Saint-Denis creuset plus divers que communautaire

Published 10/04/2016 in France

Au marché de Saint Denis, le 10 avril.

Reportage

Contrairement au portrait que certains en font, la grande ville de Seine-Saint-Denis, très métissée, ne se résume pas à la dérive islamiste.

Ce vendredi 25 mars, Saint-Denis vibre de partout. Jour de prière pour les musulmans, vendredi saint pour les catholiques, jour de marché pour tous. Une noce sort de l’hôtel de ville, accompagnée d’un petit orchestre kabyle. Quelques touristes, venus là pour la basilique, magnifique édifice gothique où sont enterrés 75 rois et reines de France, s’amusent du chansonnier qui déclame des chansons engagées dans ce fief communiste. La plus grande ville du département de Seine-Saint-Denis et ses 110 000 habitants se remettent à peine d’un double électrochoc. Le 13 novembre, trois kamikazes se faisaient sauter aux portes du Stade de France, dans le quartier de la Plaine, limitrophe de Paris. Le 18, en pleine nuit, la police lâchait un déluge de feu sur l’immeuble où l’organisateur présumé des attentats avait loué une planque. «La double peine, résume le maire communiste, Didier Paillard. On s’est retrouvés avec les médias du monde entier parce qu’un terroriste a passé huit heures dans un immeuble en partie insalubre du cœur historique de la ville. On est marqués à vie.»
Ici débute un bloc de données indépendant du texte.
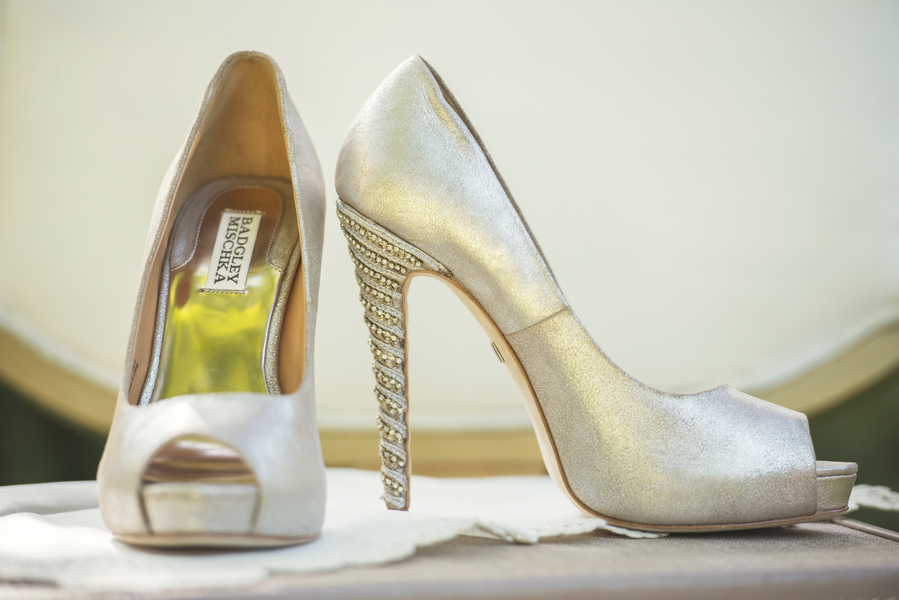 Stunning Gold Badgley Mischka Wedding Shoes / photo by L'Estelle Photography / as seen on www.BrendasWeddingBlog.com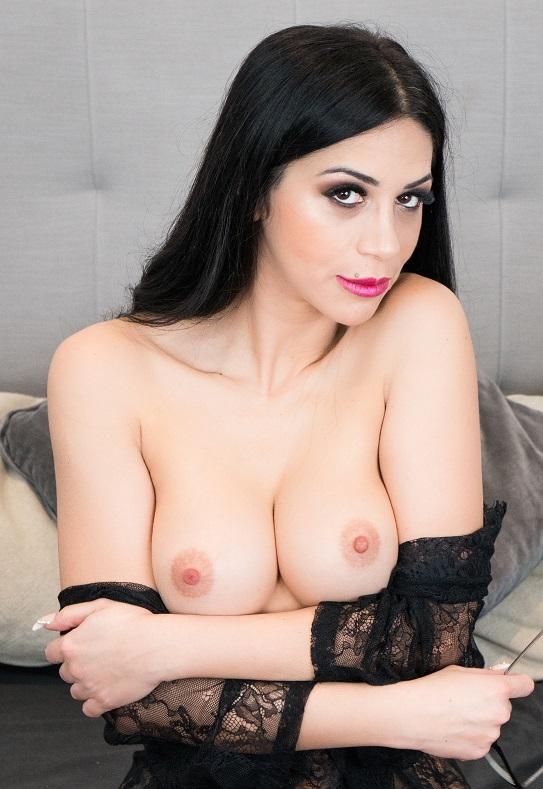 Julia De Lucia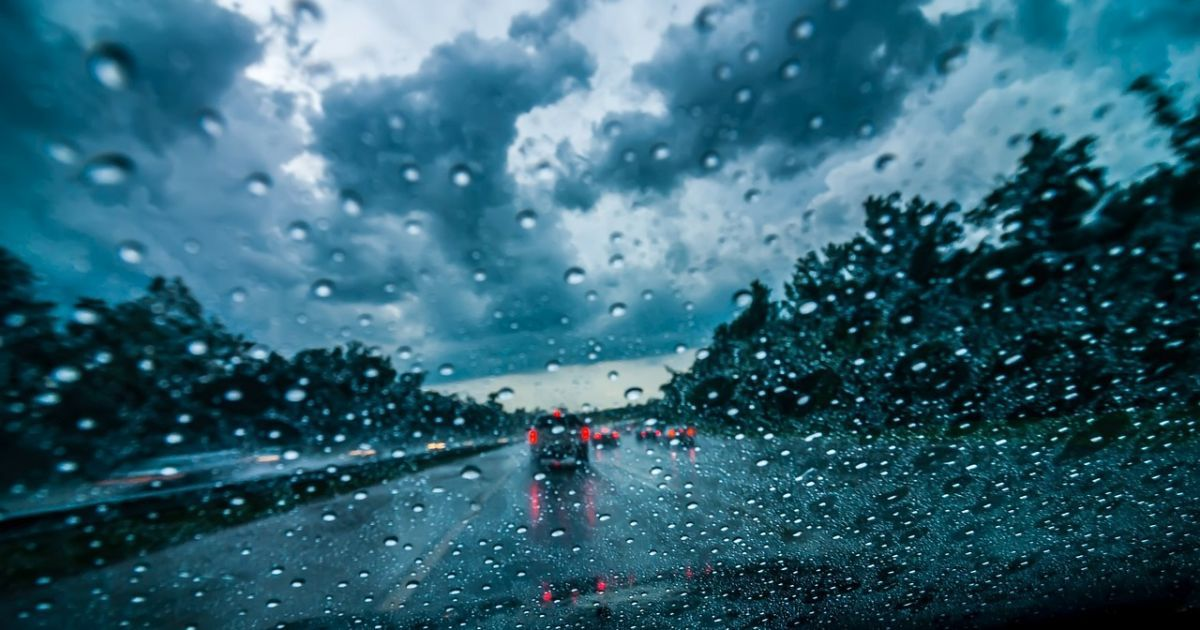 Україну починають затягувати дощі. Прогноз погоди на 5 вересня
Au même moment, Marianne dressait un portrait assassin de la ville et le député LR Eric Ciotti lui emboîtait le pas sur France Inter : «Est-on encore en France dans cette ville ?»Les habitants n’ont guère apprécié. Linda Toursal, née à Vierzon, musulmane pratiquante, élève ses quatre enfants avec son mari dans un immeuble tout en angles aigus des années 70. Elle ne décolère pas : «Pourquoi Marianne ne parle que de la librairie religieuse ? Il y a cinq médiathèques, Folies d’encre [une librairie de référence dans la commune, ndlr]. C’est vrai qu’il y a dix-huit ans, il y avait moins de femmes voilées ni le Mak Dhal [un fast-food halal]. Mais chacun fait ce qu’il veut ici. Barbus, kippas, moines, on est habitués. L’été, je sors en débardeur, ma fille en petite jupe ou en short, on va en terrasse avec mes amies. Physiquement, on fait beurettes et pourtant on ne se fait pas plus embêter ici qu’à Paris.» Le harcèlement de rue et les attouchements subis par les femmes dans la ligne 13 du métro, toujours bondée, est pourtant un vrai problème, dénoncé, entre autres, par le collectif Sacamain, une association qui entend rendre toute leur place aux femmes dans l’espace public.
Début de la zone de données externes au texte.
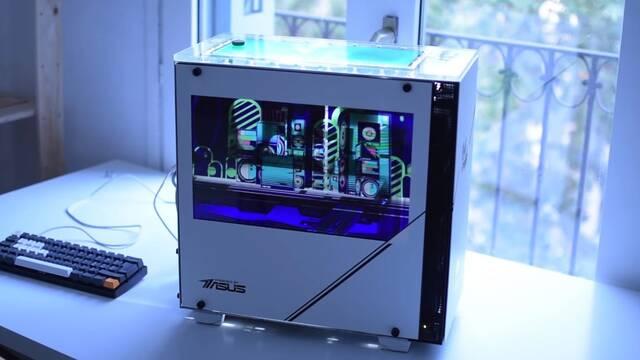 El PC Modding de los viernes: El ordenador de Rick y Morty… ¡Con efecto holograma!
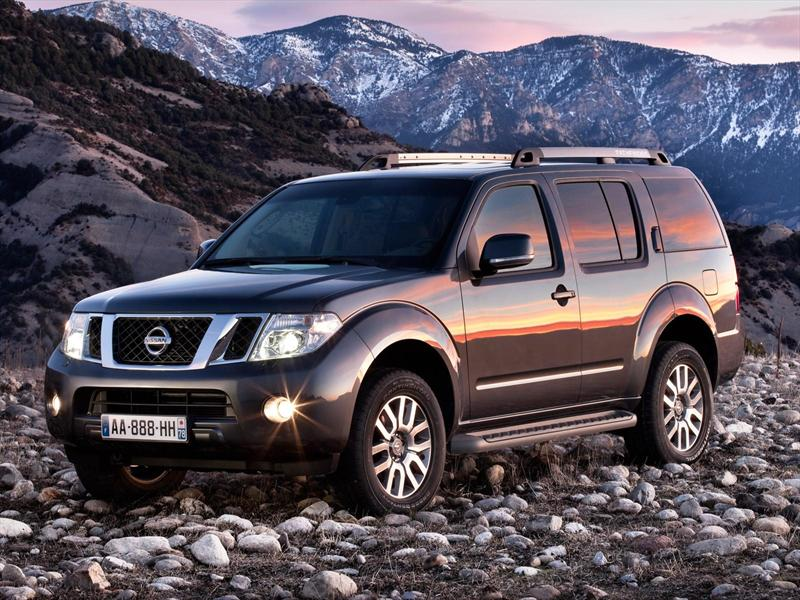 Nissan Pathfinder LE 2.5L Diesel (2013)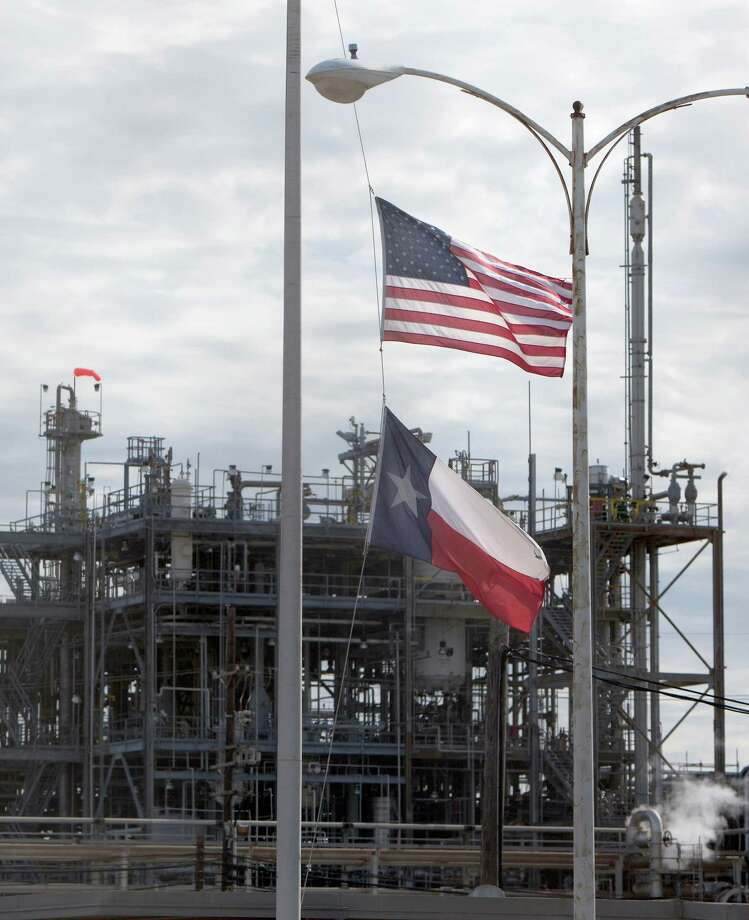 Dupont to close la porte plant where 4 died houston for Houston la porte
Malgré un taux de chômage de 23,7 %, les Dyonisiens défendent avec vigueur leur ville et son melting-pot. Avec ses 137 nationalités, la commune, construite au fil des vagues d’immigration (Bretons, Portugais, Italiens et Maghrébins d’abord, Africains, Indiens, Chinois ensuite), est loin de la ville «homogène» croulant «sous le poids de l’immigration arabo-musulmane et de sa fécondité» que caricature Ivan Rioufol, l’éditorialiste du Figaro. Dans la rue, beaucoup de jeunes (45 % des habitants ont moins de 30 ans), une population de toutes origines. Boubous et hidjabs sont courants mais pas omniprésents. Drôle de mélange.
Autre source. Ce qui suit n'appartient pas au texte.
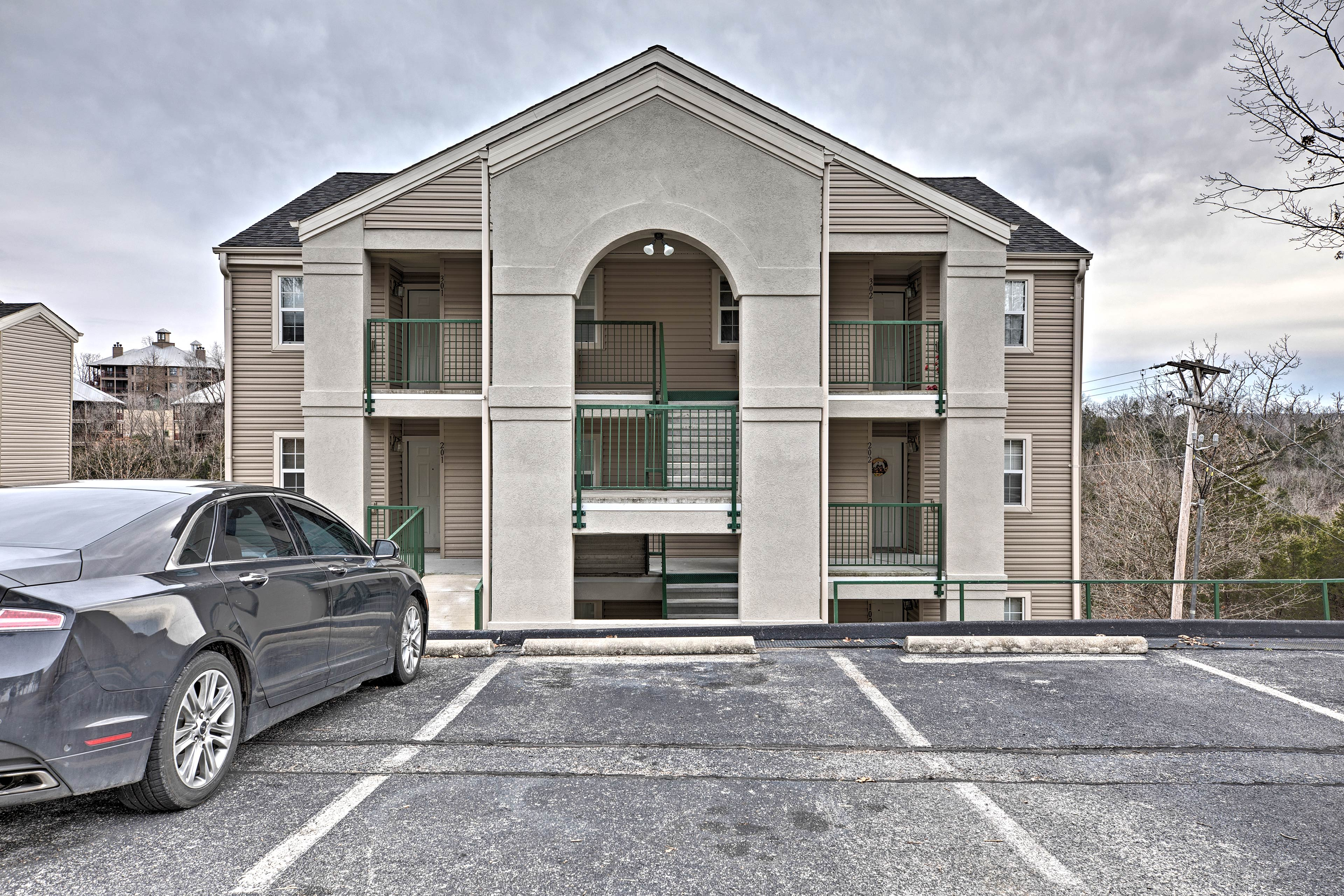 Bring a car or 2 for convenient parking outside this vacation rental's doors.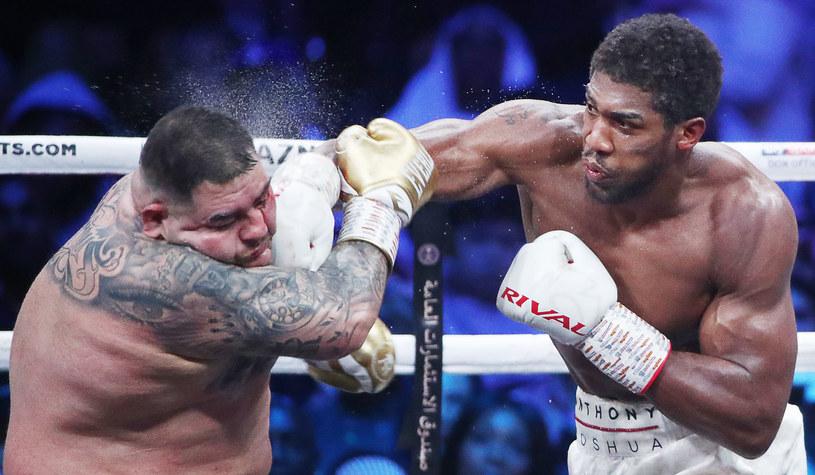 Anthony Joshua (z prawej) w walce z Andym Ruizem juniorem /Walery Szarifulin /Getty Images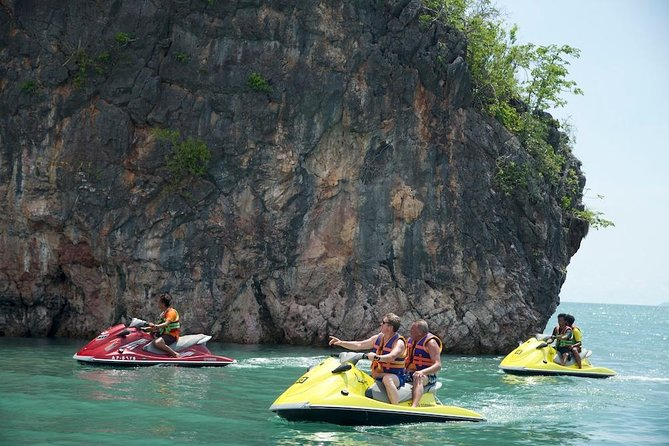 Shared Discover Magical Islands Jet Ski photo 8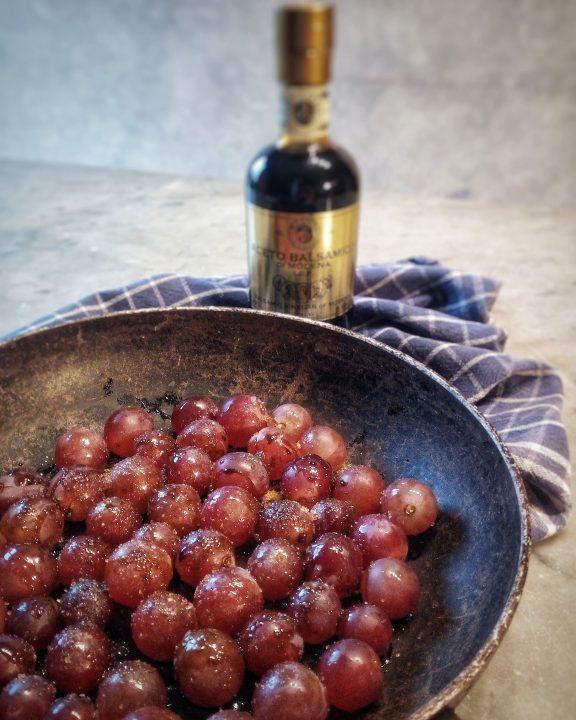 Crostini alla ricotta e uva all'aceto balsamico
Près du marché, chez «Boudi», un écailler ouvre des huîtres, qu’on mange en terrasse avec un petit blanc. L’ouverture d’un caviste le mois dernier a réjoui les derniers arrivants, des Parisiens attirés par une offre immobilière 40 % moins chère que dans la capitale, par le réseau de 700 associations, le cinéma d’art et d’essai… Mais la gentrification n’est pas pour demain, freinée par une délinquance record – les vols à l’arrachée sont un véritable fléau. Le commerce de centre-ville s’est plutôt adapté à une clientèle pauvre et immigrée : téléphonie, boucheries halal, terminaux de cuisson de pain, kebabs et beaucoup de boutiques vides. Dans ces rues du centre, les marchands de sommeil installés dans les petites copropriétés dégradées sont légion.

«Un parfait mécréant»

Si personne ne dit percevoir de signes alarmants de jihadisme, certains s’inquiètent de la présence d’une salle de prière très refermée sur elle-même, rue Paul-Vaillant-Couturier, signalée à la préfecture. Pour autant, à Saint-Denis nul ne serait surpris d’apprendre l’existence d’une cellule jihadiste dans une ville où il est si facile de passer inaperçu. Il est midi et demi, des hommes pressent le pas pour rejoindre le centre culturel et cultuel Tahwid pour la prière de 13 heures. Africains, Maghrébins, Pakistanais remplissent le préfabriqué et la cour. Certains s’installent à l’extérieur, sur des cartons, et prient sous le porche de la rue du Jambon. Quelques femmes passent, voilées jusqu’aux pieds. Jusqu’à la fin du prêche, le flot des arrivants est incessant, dans une ambiance paisible. Peu de barbus, des ouvriers, des commerçants, quelques lycéens. «C’est ahurissant de laisser penser que le voile et les barbus sont majoritaires dans Saint-Denis», s’énerve Madjid Messaoudene, conseiller municipal Front de gauche qui se dit «parfait mécréant». «La loi de 1905 indique que les religions doivent s’exercer librement dans l’espace public, je ne vois pas pourquoi l’islam devrait être relégué dans les foyers.» André Gomar, qui a fondé en 2009 un observatoire local de la laïcité avec l’Algérien Fewzi Benhabib, auteur du papier de Marianne, est un des rares à dénoncer «l’islamisme rampant». Tout en tempérant : «Ça se fait par petites touches, c’est difficile à définir, c’est plutôt du ressenti.»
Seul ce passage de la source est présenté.